Dainyl dismounted, then turned to Quelyt. “Thank you. I may need your help later.”
“Any time, sir. Not as though we’re doing dispatch flying here.”
“One of you may have to do that, when I have to send a I report to the marshal.”
“We figured that, Colonel.” Quelyt grinned. “The marshal always wants reports.”
“We’ll see.” After a smile and a nod, Dainyl turned and walked swiftly across the sun-warmed stones of the courtyard to the headquarters building. The compound remained almost empty, except for the end-day duty squads and officer. He doubted that he would find Majer Herryf in his study, even though he had asked the majer to make sure that the dead man and the rifle were investigated immediately.
Before Dainyl had gotten three steps into the building, the duty squad leader rose from his desk in the foyer. “Colonel, sir, Captain Meryst is standing by for you, sir. His study is the second one on the left.”
“Thank you.” Dainyl wasn’t at all surprised. Herryf was the type to delegate anything that infringed on his time.
Even before the colonel reached the study door, the captain was on his feet, half-bowing in respect. “Colonel, sir.” Captain Meryst was not the one Dainyl had met before.
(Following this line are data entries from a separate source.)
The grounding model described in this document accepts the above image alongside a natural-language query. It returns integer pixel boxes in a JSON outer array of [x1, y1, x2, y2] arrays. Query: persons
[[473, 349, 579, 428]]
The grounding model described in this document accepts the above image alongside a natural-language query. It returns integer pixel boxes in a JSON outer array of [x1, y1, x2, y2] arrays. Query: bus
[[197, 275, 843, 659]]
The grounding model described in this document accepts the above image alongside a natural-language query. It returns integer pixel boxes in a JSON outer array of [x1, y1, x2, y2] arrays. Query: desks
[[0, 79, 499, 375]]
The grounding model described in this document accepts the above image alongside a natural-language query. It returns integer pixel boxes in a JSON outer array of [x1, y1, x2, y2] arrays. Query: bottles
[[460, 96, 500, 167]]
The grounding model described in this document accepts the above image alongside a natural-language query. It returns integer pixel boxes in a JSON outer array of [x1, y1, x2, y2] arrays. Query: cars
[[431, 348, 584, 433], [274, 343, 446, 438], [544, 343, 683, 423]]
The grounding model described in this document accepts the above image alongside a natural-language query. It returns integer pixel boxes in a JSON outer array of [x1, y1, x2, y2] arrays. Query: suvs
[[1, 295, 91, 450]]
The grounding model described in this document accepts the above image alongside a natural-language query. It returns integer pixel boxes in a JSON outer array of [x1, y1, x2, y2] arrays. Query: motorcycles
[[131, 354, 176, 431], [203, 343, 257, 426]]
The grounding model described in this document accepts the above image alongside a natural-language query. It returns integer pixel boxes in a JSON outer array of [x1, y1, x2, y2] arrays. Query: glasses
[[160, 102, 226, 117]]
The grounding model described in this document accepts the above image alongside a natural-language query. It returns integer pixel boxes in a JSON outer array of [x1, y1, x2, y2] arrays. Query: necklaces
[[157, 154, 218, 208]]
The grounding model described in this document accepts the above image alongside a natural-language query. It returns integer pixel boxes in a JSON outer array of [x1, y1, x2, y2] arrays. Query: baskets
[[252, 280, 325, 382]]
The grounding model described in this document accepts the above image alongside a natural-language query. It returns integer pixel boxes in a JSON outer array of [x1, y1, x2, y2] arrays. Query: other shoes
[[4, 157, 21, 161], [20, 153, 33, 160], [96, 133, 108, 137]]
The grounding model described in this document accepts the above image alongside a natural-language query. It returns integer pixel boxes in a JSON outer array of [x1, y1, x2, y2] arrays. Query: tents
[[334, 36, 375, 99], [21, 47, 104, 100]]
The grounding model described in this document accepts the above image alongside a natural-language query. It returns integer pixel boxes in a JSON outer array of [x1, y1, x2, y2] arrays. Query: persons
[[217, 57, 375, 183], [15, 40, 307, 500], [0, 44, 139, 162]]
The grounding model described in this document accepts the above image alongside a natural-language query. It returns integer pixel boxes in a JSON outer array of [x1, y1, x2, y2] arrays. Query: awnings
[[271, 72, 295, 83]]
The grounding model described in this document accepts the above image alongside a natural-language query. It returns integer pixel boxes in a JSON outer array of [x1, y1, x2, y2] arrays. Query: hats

Unlike Herryf and the other young captain, Meryst was fair-skinned, if not white like an alector, with small freckles across his face. He was tall for a lander, close to two yards, and painfully thin.
“Captain. You had the duty today?”
“No, sir. That’s Captain Benjyr. He’s at the mine. Majer Herryf said you wanted anything we could find about the man who shot at you as soon as we could.”
Dainyl gestured to the desk. “You can sit down.” He took the single chair across from the captain. It was low, and his knees felt cramped enough that he wished he’d remained standing. “What have you found out?”
“The man had been a miner. That was easy. The miners are tattooed. There’s a number on their left ankle. The man who shot at you escaped over a year ago. Devoryn was his name.”